═════ BRANO FORNITO ═════

Una terribile vicenda di cronaca nera arriva da Pedrengo, comune in provincia di Bergamo. Monia Bortolotti, 27enne del posto, è stata arrestata con l’accusa di aver soffocato i suoi due figli, Alice e Mattia, di soli 4 e 2 mesi.

La morte della prima bambina, avvenuta il 15 novembre 2021, era stata classificata come “morte in culla”. Tuttavia, il decesso del secondogenito Mattia, analogo al precedente, ha insospettito gli investigatori. Le indagini si sono subito concentrate sulla madre 27enne, che si trovava sola in casa con i neonati quando sono morti.

L’autopsia sul corpo del piccolo Mattia ha rivelato la terribile verità: il bambino è morto per “asfissia meccanica acuta da compressione del torace”. Un chiaro segno di soffocamento intenzionale. La Procura ha quindi disposto l’esumazione anche del corpo della sorellina Alice, purtroppo in stato di decomposizione avanzato a causa di un danneggiamento della bara.

Nonostante l’esame autoptico non abbia fornito risultati definitivi per il corpo della bimba, le indagini dei Carabinieri di Bergamo sono proseguite a ritmo serrato, raccogliendo testimonianze e documentazione. È emerso un quadro inquietante di inconsistenza nelle dichiarazioni della donna, che contrastavano con gli accertamenti degli investigatori.

═════ DATI FORNITI ═════

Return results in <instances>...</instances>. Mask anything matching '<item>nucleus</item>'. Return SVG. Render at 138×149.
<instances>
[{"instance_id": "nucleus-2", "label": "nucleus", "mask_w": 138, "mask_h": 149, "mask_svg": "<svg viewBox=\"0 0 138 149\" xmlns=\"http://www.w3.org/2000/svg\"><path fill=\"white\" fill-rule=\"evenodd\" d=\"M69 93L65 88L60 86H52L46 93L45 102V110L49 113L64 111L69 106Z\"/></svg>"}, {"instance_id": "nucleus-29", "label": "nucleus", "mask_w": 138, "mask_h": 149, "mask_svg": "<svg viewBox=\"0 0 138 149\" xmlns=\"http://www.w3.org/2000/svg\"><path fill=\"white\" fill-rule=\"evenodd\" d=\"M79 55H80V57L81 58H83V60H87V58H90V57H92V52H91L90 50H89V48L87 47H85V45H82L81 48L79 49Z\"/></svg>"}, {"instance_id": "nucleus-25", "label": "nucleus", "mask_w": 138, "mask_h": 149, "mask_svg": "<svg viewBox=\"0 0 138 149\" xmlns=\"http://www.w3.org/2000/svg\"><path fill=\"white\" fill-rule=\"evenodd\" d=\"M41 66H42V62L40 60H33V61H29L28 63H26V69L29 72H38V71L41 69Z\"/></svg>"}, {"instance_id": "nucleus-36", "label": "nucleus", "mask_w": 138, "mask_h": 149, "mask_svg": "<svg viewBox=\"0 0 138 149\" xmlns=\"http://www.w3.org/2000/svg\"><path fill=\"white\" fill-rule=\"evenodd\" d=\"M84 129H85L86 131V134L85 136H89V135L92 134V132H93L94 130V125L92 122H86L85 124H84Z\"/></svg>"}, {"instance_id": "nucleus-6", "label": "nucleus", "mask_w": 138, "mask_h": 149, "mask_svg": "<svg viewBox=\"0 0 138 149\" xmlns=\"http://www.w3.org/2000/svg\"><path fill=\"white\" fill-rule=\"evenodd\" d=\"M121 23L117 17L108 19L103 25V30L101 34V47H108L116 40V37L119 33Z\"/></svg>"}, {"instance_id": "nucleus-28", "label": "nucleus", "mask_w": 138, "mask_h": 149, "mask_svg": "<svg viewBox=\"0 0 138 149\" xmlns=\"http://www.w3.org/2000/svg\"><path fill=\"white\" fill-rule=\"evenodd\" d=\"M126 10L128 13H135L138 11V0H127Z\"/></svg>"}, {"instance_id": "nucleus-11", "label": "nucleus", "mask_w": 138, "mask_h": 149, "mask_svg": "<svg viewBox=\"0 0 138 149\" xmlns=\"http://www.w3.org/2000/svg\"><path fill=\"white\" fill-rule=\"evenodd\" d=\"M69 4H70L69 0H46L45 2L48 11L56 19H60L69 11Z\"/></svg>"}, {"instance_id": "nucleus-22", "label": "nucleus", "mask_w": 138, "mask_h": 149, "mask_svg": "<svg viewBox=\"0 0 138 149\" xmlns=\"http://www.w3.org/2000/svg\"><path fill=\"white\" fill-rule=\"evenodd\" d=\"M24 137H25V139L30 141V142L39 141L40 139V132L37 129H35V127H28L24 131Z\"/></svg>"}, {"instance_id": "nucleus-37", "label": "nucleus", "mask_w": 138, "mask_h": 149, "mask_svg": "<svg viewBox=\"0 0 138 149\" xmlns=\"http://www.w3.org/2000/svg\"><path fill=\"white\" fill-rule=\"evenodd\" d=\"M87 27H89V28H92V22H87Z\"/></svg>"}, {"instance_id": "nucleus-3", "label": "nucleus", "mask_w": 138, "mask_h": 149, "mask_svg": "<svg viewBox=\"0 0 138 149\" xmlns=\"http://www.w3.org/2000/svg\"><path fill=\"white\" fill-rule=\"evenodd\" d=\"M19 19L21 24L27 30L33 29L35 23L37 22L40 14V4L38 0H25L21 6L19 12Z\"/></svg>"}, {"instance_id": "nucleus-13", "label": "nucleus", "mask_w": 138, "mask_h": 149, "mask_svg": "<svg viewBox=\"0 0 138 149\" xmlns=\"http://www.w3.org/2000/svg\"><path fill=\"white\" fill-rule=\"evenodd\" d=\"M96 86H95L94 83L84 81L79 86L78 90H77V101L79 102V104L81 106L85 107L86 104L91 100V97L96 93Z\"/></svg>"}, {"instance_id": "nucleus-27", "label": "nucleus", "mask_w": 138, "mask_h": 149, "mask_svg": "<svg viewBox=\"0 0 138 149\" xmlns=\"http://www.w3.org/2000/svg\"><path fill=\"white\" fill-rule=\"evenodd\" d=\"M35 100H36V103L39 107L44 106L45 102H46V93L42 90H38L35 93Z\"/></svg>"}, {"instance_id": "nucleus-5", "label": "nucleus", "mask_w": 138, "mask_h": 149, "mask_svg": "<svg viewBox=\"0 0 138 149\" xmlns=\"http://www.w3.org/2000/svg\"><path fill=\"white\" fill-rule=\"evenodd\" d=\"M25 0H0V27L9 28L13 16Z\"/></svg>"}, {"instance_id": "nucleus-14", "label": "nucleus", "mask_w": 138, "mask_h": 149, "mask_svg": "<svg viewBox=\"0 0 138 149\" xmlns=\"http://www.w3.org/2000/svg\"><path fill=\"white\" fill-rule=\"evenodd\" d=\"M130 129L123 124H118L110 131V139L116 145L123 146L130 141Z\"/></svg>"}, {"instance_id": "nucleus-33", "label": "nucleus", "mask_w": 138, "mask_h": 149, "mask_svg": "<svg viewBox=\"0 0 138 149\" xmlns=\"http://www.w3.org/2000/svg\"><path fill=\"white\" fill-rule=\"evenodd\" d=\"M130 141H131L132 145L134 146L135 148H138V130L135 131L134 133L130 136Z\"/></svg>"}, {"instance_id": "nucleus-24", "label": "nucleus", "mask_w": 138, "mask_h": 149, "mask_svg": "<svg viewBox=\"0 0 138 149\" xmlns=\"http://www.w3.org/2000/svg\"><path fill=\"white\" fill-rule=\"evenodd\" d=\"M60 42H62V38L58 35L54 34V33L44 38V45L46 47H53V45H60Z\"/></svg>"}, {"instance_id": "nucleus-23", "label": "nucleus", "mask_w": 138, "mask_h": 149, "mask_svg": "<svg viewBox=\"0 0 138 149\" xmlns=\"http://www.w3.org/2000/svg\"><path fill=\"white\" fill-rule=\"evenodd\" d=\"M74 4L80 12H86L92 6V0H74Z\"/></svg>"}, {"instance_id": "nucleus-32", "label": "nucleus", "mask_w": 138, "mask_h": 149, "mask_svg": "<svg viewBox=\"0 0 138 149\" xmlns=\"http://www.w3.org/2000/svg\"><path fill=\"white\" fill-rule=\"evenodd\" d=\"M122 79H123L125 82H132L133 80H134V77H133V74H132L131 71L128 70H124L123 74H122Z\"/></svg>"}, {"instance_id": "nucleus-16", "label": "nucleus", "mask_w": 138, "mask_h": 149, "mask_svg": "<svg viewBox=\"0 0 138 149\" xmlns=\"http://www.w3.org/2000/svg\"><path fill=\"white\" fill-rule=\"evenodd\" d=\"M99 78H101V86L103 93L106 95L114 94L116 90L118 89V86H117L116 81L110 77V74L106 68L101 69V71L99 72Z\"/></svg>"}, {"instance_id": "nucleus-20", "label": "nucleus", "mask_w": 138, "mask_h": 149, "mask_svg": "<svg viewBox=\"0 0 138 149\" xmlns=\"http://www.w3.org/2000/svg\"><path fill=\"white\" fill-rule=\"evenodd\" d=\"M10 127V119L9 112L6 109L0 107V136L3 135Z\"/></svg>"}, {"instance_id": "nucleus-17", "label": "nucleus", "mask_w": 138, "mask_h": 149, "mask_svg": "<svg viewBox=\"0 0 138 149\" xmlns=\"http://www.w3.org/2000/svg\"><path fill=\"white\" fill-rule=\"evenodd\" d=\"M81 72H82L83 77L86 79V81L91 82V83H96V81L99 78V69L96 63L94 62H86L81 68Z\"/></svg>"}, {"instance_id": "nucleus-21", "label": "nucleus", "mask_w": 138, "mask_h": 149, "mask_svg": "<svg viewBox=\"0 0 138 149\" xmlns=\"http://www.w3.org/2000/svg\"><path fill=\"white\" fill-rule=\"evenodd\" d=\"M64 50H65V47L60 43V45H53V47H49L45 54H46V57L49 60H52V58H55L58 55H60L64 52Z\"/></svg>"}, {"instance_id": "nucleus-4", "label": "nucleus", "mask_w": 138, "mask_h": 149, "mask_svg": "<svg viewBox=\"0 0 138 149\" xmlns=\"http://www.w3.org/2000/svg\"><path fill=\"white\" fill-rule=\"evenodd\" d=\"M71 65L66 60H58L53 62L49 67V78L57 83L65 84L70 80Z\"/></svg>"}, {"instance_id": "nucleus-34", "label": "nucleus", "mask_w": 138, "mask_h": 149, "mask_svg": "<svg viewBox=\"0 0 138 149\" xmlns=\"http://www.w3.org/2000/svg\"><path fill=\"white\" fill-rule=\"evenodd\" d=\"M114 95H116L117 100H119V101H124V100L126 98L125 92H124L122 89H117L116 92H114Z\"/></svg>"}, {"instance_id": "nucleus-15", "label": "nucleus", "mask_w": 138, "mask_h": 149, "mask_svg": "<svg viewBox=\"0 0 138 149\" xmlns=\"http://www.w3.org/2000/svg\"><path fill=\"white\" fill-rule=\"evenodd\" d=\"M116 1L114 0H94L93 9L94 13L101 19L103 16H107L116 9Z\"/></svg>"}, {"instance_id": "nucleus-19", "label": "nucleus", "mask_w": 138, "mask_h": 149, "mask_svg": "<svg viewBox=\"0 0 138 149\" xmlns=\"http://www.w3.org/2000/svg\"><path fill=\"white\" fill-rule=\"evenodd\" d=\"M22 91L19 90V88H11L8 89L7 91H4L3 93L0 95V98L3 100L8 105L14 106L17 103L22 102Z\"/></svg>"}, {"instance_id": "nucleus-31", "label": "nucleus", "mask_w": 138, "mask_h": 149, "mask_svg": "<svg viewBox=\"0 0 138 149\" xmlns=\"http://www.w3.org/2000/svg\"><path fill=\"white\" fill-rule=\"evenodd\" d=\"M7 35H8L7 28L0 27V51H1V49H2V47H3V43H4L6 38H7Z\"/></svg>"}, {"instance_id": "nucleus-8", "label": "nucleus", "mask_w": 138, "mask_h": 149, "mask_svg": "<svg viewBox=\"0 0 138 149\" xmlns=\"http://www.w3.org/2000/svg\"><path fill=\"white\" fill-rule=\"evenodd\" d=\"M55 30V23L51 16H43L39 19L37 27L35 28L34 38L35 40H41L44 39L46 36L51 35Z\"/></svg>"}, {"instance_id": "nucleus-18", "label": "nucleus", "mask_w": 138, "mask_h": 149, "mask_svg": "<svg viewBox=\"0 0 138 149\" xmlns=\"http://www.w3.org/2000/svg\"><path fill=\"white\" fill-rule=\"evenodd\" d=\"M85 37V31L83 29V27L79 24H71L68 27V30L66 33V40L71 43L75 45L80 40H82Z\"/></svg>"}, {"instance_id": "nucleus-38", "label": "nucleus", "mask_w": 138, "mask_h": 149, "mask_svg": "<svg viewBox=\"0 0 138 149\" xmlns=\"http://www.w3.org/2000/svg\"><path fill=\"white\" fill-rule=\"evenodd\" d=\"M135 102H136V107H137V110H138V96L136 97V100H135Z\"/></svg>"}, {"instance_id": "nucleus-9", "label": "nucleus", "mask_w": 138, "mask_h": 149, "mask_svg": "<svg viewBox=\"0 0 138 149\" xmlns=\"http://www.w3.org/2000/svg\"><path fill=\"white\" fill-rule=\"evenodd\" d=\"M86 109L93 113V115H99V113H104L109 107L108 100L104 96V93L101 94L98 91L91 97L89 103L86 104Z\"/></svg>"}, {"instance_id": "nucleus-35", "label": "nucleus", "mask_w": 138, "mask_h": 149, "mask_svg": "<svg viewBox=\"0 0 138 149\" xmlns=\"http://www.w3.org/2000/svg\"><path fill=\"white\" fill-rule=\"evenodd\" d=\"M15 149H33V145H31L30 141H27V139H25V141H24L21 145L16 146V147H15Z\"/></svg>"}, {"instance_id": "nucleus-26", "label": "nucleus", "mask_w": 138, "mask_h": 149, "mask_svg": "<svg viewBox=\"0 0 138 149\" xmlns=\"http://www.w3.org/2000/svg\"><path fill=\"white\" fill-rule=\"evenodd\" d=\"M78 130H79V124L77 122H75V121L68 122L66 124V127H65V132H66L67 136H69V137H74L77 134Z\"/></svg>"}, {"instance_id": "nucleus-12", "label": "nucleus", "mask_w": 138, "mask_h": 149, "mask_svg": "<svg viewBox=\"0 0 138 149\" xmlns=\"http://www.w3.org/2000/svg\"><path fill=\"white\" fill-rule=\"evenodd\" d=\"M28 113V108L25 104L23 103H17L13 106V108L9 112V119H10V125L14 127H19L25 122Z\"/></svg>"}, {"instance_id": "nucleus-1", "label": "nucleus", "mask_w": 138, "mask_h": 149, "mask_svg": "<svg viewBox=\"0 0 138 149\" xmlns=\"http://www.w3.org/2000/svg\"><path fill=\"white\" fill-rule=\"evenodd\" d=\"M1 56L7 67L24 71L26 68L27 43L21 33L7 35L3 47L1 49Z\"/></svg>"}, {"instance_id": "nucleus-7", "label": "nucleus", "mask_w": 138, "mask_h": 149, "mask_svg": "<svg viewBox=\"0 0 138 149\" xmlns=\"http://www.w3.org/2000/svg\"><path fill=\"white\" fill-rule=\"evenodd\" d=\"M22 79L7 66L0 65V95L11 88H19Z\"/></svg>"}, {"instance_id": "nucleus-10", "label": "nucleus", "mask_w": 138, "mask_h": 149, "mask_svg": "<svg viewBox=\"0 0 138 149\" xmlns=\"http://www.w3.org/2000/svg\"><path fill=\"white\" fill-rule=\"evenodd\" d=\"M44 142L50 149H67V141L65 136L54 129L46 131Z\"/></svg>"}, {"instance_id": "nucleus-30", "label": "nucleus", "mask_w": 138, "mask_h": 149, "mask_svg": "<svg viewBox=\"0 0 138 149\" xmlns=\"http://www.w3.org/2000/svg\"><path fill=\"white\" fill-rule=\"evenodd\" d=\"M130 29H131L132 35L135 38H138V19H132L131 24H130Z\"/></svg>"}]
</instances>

═════

● CONSEGNA A
Trascrivi dal brano sul caso di Pedrengo il testo che va da "La morte della" fino a "danneggiamento della bara." incluso.
● CONSEGNA B
Per favore, riprendi il brano sul caso di Pedrengo e proseguilo a partire dalla sua ultima frase.
I dati provengono da una fonte diversa.

● RISULTATO ATTESO A
La morte della prima bambina, avvenuta il 15 novembre 2021, era stata classificata come “morte in culla”. Tuttavia, il decesso del secondogenito Mattia, analogo al precedente, ha insospettito gli investigatori. Le indagini si sono subito concentrate sulla madre 27enne, che si trovava sola in casa con i neonati quando sono morti.

L’autopsia sul corpo del piccolo Mattia ha rivelato la terribile verità: il bambino è morto per “asfissia meccanica acuta da compressione del torace”. Un chiaro segno di soffocamento intenzionale. La Procura ha quindi disposto l’esumazione anche del corpo della sorellina Alice, purtroppo in stato di decomposizione avanzato a causa di un danneggiamento della bara.

● RISULTATO ATTESO B
I neonati, nonostante la prematurità, erano in buona salute secondo i referti medici. Pertanto, anche la morte della prima figlia Alice sarebbe avvenuta per soffocamento, probabilmente con un cuscino, senza lasciare segni esterni evidenti proprio come per il fratellino.

L’ipotesi è che la 27enne, forse incapace di gestire il pianto prolungato e il disagio dei bimbi, li abbia soffocati in preda alla frustrazione e allo sconforto. Un raptus omicida che si è ripetuto nel giro di un anno, strappando la vita a due creature indifese.

La comunità di Pedrengo è sconvolta e sotto shock. Nessuno riesce a credere che la giovane mamma, descritta come una persona dolce e tranquilla, possa compiere gesti tanto atroci. Eppure gli elementi raccolti dagli inquirenti sembrano confermare la sua colpevolezza. Si attende l’interrogatorio e ulteriori riscontri prima di emettere una sentenza, ma la tragedia familiare appare già segnata.